Eine Frage an alle Deutschlehrer an Gymnasien


Zunächst drei Beobachtungen:

  • Meine Karriere als Software-Entwickler begann damit, dass ich (in Zusammen­arbeit mit einem damals ebenfalls noch wenig erfahrenen Kollegen) Problem­analyse und Sollkonzept für die Migration einer umfangreichen Software-Anwendung auf neue Technologie zu schreiben hatte.

    Nachdem wir beide nicht recht vorankamen, beschlossen wir, jede Woche unter uns das Thema zu tauschen und nicht böse zu sein, wenn dann der jeweils andere unseren Text – und sei es nur seiner Formulierung nach – mehr oder weniger gravierend abändern würde.

    Von diesem Zeitpunkt an, machte unsere Arbeit schnelle Fortschritte.

  • Ein zweites Schlüsselerlebnis meiner Karriere war die Einsicht, dass es auch für Ingenieure, die ja recht technisch orientiert sind, extrem wichtig ist, klar, flüssig und schnell Aufsätze schreiben zu können, die gut modularisiert sind: eben so, dass jeder Leser schnell den Teil findet, der ihn gerade interessiert.

    Zudem müssen solche Abhandlungen so formuliert sein, dass es für andere Personen einfach wird, das entsprechende Dokument ohne Hilfe seiner ur­sprünglichen Autoren zu aktualisieren und fortzuschreiben – und das auch noch ganz unabhänging von seiner Länge (wir reden hier von Papieren, die typischerweise zwischen 10 und 200 Seiten umfassen).

    Gleichzeitig wurde mir bewusst, wie wenige meiner Kollegen wirklich gelernt hatten, Texte so zu gestalten oder wenigstens Freude daran zu haben, über­haupt anderes als nur Code zu schreiben: Viele Programmierer – und leider auch solche mit Hochschulabschluss (!) – wirken in dieser Hinsicht fast wie Behinderte.

  • Seit etwa zwei Jahren publiziere ich im Internet. Hierbei – so wird mir mehr und mehr bewusst – ist es noch viel wichtiger, gelernt zu haben, jeden Aufsatz in kleine, einzeln für sich lesbare Teile zu zerlegen: in Seiten, die möglichst kurz, aber dennoch aussagekräftig und lesenswert sind.
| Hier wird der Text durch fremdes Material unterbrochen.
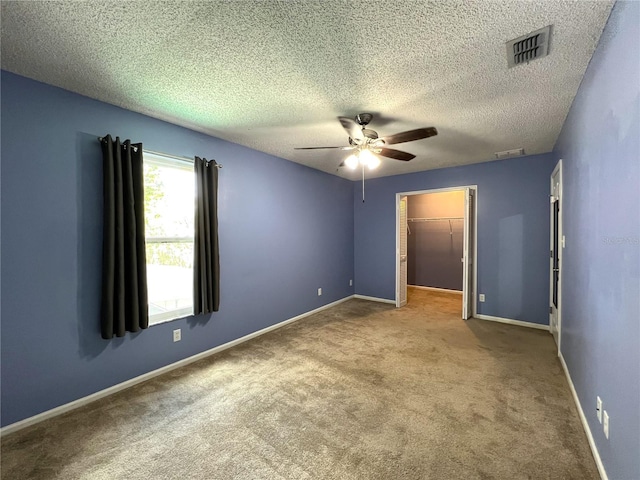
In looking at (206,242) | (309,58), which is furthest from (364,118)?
(206,242)

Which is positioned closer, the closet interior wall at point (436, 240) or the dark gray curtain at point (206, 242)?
the dark gray curtain at point (206, 242)

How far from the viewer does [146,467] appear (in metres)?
1.65

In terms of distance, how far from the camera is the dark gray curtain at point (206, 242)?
299 centimetres

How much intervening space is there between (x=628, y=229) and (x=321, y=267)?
4004 mm

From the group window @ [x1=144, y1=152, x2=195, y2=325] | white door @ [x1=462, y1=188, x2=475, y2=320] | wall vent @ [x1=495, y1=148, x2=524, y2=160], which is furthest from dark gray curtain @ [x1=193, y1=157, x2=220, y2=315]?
wall vent @ [x1=495, y1=148, x2=524, y2=160]

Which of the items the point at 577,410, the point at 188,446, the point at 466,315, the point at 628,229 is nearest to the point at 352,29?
the point at 628,229

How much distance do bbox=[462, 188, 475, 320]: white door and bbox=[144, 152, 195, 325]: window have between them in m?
3.98

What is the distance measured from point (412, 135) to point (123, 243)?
109 inches

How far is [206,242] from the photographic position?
10.0ft

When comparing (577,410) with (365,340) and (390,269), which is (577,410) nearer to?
(365,340)

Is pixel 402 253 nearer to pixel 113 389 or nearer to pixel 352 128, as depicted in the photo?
pixel 352 128

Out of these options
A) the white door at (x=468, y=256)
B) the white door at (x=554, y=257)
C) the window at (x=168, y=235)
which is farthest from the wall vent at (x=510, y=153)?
the window at (x=168, y=235)

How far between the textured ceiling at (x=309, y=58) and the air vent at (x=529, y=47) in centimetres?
5

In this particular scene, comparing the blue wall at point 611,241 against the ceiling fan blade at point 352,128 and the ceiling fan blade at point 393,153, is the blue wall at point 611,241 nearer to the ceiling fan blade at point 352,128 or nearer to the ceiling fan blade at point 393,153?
the ceiling fan blade at point 393,153
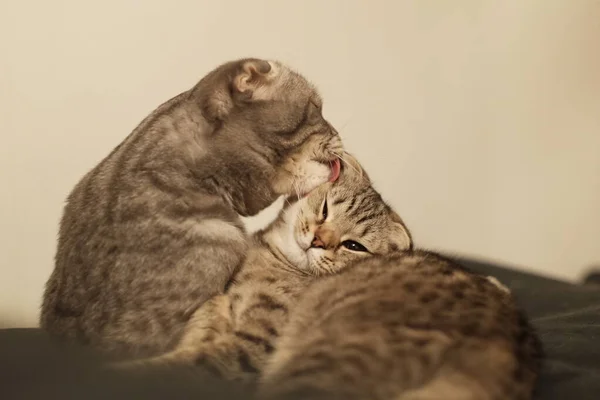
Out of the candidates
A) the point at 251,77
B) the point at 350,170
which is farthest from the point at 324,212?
the point at 251,77

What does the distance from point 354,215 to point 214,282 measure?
18.8 inches

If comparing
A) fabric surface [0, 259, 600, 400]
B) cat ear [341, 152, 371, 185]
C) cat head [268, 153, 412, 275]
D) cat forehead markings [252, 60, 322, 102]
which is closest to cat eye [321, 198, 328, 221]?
cat head [268, 153, 412, 275]

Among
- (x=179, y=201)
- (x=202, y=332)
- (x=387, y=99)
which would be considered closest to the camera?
(x=202, y=332)

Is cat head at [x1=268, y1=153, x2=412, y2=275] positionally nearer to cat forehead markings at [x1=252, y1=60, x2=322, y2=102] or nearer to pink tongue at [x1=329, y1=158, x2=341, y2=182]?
pink tongue at [x1=329, y1=158, x2=341, y2=182]

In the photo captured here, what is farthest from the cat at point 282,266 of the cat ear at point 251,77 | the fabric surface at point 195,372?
the cat ear at point 251,77

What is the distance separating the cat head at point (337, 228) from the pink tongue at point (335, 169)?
0.05ft

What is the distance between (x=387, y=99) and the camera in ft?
8.34

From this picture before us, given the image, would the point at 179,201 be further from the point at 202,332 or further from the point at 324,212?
the point at 324,212

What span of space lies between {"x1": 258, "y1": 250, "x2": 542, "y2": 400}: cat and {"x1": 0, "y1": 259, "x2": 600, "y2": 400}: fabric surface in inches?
4.0

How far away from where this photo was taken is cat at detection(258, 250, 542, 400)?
962mm

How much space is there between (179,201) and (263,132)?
0.95 ft

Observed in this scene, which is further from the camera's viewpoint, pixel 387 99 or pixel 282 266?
pixel 387 99

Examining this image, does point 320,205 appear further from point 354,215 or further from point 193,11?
point 193,11

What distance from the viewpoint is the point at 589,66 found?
2.95 metres
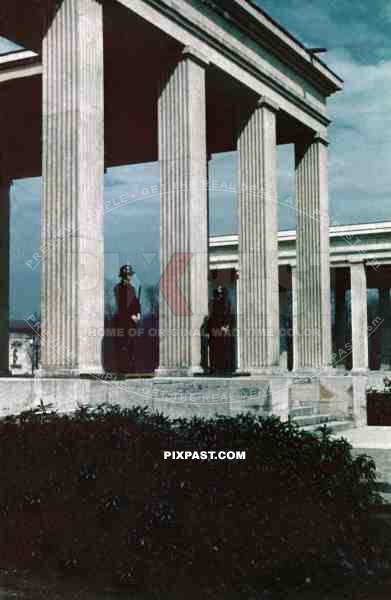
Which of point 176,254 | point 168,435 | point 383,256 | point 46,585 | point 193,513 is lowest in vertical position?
point 46,585

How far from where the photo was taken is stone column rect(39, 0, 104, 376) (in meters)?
21.1

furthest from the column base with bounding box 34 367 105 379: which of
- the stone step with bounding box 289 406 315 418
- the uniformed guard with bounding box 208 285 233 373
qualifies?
the uniformed guard with bounding box 208 285 233 373

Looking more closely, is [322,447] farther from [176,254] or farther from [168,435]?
[176,254]

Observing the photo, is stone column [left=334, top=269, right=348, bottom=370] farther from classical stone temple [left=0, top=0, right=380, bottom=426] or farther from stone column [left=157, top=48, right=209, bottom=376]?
stone column [left=157, top=48, right=209, bottom=376]

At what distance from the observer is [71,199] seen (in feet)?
70.0

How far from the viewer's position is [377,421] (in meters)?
27.3

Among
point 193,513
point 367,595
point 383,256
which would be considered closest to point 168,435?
point 193,513

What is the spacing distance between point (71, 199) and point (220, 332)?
8855 millimetres

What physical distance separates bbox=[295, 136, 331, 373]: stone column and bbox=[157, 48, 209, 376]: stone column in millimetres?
11988

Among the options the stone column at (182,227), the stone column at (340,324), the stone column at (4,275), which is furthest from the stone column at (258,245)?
the stone column at (340,324)

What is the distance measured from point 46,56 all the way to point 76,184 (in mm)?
3933

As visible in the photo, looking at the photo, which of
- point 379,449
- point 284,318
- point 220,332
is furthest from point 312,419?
point 284,318

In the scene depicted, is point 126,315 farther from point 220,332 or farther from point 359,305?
point 359,305

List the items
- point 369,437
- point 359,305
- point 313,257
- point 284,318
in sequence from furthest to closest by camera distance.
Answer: point 284,318, point 359,305, point 313,257, point 369,437
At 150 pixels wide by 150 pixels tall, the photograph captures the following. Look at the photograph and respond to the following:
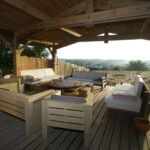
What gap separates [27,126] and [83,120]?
Result: 3.38 feet

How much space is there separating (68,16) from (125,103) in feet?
9.76

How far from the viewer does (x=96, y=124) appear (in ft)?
8.34

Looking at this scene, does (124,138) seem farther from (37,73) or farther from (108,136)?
(37,73)

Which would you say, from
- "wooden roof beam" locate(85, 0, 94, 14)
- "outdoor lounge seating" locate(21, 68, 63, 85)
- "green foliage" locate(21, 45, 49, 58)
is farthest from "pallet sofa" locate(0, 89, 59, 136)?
"green foliage" locate(21, 45, 49, 58)

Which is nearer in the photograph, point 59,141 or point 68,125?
point 68,125

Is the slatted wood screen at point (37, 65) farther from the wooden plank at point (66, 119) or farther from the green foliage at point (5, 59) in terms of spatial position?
the wooden plank at point (66, 119)

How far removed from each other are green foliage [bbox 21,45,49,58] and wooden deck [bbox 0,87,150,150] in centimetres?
574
    Zu unserem Glück hilft hierbei etwas, das es im klassischen Aufsatz nicht gibt: die Möglichkeit nämlich, Details der diskutieren Inhalte über Hyperlinks einzu­binden.

So zu schreiben, wie diese drei Beobachtungen als erstrebenswert — ja sogar als heute notwendig — nahelegen, lernt man sicher nicht über Deutschunterricht, wie ich ihn vor nunmehr gut 40 Jahren erlebt habe.

Deshalb meine Frage an alle Pädagogen: Wie tragen Deutschlehrer dieser neu entstandenen Anforderung heute Rechnung? Tun sie es überhaupt? Wenn ja, mit welcher Gewichtung?

Sollte man nicht wenigstens alle Schüler in der Oberstufe zwingend einen Kurs durch­laufen lassen, der ihnen die oben diskutierten Erkenntnisse präsent macht und ihnen hilft, sie einzuüben?

Und wäre es nicht zudem gut, wenn heute bei der Benotung von Facharbeiten mit berücksichtigt würde, in welchem Ausmaß es dem Schüler gelang, sein Werk hin­reichend ansprechend und leserfreundlich im schuleigenen Webauftritt zu präsen­tieren? Solche Publikation – komplett oder auszugsweise – sollte in meinen Augen zur Pflicht werden.

Für Rückmeldungen zu diesen Gedanken – seitens der Lehrer, aber auch seitens interessierter Schüler – wäre ich dankbar.